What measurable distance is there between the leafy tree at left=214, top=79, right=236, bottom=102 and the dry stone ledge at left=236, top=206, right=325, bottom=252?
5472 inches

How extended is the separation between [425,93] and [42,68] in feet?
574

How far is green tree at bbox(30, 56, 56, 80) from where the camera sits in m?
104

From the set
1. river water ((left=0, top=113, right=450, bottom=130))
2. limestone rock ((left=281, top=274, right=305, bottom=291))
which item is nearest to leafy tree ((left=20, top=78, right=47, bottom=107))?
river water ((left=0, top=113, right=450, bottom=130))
::::
- Your objective -
Copy the data above verbatim, every line in its original order.

- Exercise solution -
What measurable distance is there between the leafy tree at left=214, top=79, right=236, bottom=102 and the dry stone ledge at left=236, top=206, right=325, bottom=252?
5472 inches

How extended is the separation between [425,93] and [42,68] in feet?
574

How far is green tree at bbox(30, 56, 56, 80) from where the camera sits in m?
104

From the set
1. river water ((left=0, top=113, right=450, bottom=130))
2. limestone rock ((left=281, top=274, right=305, bottom=291))
which item is nearest to leafy tree ((left=20, top=78, right=47, bottom=107))?
river water ((left=0, top=113, right=450, bottom=130))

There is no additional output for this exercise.